In de invloedrijke Financial Times verschenen reeds verschillende commentaren om te waarschuwen voor dergelijk scenario: kan je een grote moderne economie opbouwen via permanente solden op de wereldmarkt? May zelf ontkent dat zij voor deze weg kiest. Zij wil voor belangrijke sectoren specifieke akkoorden afsluiten met de EU, en binnenlands een actief sociaal en industrieel beleid voeren, de ongelijkheid terugdrijven en het structureel probleem van de lage productiviteit aanpakken. Zij rekent er op dat ook haar Europese partners belang hebben bij zo goed mogelijke relaties met de Britten.
Links voor ‘zachte Brexit’?
Opvallend is dat veel stemmen in de Britse linkerzijde die campagne voerden voor ‘remain’, nu hun stem laten horen voor een ‘zachte Brexit’. Groot-Brittannie zou het vrij verkeer van werknemers uit de EU moeten handhaven om zo toegang te beh0uden tot de Europese binnenmarkt. Min of meer invloedrijke figuren zoals Paul Mason of Nick Daerden voeren hier campagne voor. Dit zijn weliswaar eerder linkse stemmen van het postmoderne soort, maar toch. Zij stellen voor van de toegang tot de Europese binnenmarkt het sluitstuk te maken van een linkse Brexit-strategie.

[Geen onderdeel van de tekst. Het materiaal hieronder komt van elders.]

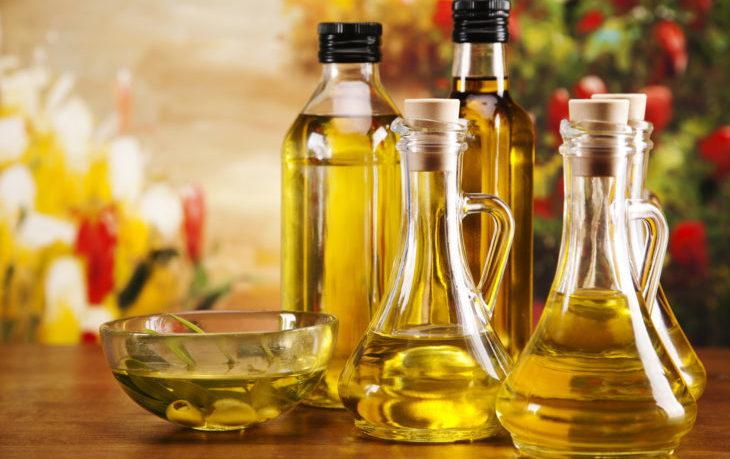 калорийность растительного масла 1 столовая ложка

Dat is toch raar? De Europese binnenmarkt is immers een vrije markt waar de Europese Commissie soeverein waakt over het respect voor de regels van de vrije concurrentie. De markt staat er verdragsrechtelijk boven de democratie. Het ‘vervolledigen’ van de binnenmarkt was halfweg de jaren 1980 met de Eenheidsacte het startsein voor de grote neoliberale hervormingen binnen de EU. Niet voor niets werd de nu vermaledijde euro bij de invoering ervan gezien als het sluitstuk van die markt (’tegen competitieve devaluaties’).
Het ziet ernaar uit dat de linkse stemmen die eerst pleitten voor het behoud van het lidmaatschap van de EU in een naief geloof in de hervormbaarheid van de EU, nu deze zelfde naïviteit projecteren op de Europese binnenmarkt. Zij lijken niet te vatten dat het neoliberalisme in de Europese genen (lees: Verdragen) gebakken zit.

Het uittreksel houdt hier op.